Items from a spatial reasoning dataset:
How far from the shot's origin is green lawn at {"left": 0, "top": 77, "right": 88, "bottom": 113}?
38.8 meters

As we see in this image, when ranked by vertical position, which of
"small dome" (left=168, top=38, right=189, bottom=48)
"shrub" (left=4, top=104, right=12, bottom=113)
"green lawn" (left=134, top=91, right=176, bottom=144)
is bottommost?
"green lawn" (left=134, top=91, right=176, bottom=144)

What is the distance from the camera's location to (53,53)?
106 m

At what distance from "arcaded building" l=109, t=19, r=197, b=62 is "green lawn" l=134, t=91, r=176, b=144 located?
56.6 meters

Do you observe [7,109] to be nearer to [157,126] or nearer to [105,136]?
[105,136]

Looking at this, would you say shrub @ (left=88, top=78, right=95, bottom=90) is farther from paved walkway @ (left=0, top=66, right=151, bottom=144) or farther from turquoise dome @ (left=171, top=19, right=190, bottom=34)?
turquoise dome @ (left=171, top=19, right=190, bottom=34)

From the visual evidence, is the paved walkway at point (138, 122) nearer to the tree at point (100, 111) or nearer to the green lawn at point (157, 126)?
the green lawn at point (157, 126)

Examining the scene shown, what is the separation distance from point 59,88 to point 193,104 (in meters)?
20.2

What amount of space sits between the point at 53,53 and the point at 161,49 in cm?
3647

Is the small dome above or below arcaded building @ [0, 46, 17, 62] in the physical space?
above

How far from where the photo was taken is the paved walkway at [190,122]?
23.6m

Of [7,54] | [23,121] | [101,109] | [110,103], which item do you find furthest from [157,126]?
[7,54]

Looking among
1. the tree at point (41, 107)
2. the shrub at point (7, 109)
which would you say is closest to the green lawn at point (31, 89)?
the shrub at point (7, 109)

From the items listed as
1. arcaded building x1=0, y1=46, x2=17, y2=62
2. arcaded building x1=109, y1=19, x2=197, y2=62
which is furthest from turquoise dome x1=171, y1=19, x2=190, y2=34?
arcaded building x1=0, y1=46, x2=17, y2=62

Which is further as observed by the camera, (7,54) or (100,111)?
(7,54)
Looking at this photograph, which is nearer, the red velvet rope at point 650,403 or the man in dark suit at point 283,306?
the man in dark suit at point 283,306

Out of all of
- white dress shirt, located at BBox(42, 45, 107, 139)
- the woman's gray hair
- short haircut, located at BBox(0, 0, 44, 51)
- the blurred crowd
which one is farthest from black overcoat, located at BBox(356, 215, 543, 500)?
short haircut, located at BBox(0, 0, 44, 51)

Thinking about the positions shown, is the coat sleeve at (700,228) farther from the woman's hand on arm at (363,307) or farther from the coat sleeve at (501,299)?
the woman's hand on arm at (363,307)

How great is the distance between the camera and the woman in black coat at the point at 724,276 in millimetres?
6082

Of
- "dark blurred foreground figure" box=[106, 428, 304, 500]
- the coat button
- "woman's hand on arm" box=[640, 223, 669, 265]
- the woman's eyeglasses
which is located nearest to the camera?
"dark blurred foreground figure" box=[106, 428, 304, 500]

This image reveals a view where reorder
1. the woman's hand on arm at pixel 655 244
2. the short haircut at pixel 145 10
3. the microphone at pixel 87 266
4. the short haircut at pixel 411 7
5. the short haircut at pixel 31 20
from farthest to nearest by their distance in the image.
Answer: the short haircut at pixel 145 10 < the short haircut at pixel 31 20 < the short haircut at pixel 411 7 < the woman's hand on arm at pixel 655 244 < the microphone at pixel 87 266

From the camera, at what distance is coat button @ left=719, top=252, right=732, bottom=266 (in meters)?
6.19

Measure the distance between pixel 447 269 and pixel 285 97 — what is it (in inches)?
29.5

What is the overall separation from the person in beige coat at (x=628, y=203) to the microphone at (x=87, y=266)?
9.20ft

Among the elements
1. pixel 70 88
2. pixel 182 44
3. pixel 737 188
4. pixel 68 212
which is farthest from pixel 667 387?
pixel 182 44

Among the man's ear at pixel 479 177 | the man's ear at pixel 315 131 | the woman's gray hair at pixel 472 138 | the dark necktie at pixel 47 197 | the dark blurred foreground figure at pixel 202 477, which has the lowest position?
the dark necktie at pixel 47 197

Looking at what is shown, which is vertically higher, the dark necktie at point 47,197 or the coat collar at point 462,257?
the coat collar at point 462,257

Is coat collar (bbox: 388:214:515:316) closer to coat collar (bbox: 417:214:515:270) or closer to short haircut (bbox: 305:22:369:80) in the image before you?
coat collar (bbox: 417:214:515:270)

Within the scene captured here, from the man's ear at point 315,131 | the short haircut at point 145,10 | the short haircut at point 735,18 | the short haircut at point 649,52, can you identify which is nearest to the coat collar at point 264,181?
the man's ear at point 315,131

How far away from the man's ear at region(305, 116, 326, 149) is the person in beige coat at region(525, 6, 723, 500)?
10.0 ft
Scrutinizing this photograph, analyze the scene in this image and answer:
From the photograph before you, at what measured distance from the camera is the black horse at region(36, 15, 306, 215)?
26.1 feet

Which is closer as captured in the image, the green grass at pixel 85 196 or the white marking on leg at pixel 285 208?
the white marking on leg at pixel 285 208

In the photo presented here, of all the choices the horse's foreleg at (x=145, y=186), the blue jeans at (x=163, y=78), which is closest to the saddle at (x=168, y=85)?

**Aim:** Put the lines of the items into a JSON list of strings, one string per line and no blank lines, starting with the line that contains "Scrutinizing this photograph, analyze" and going on through the last line of the items.

**Worked solution:**
[
  "Scrutinizing this photograph, analyze the scene in this image and answer:",
  "From the photograph before you, at what measured distance from the camera is the black horse at region(36, 15, 306, 215)?",
  "26.1 feet",
  "Which is closer as captured in the image, the green grass at pixel 85 196 or the white marking on leg at pixel 285 208?",
  "the white marking on leg at pixel 285 208",
  "In the photo presented here, of all the choices the horse's foreleg at (x=145, y=186), the blue jeans at (x=163, y=78), which is closest to the saddle at (x=168, y=85)?"
]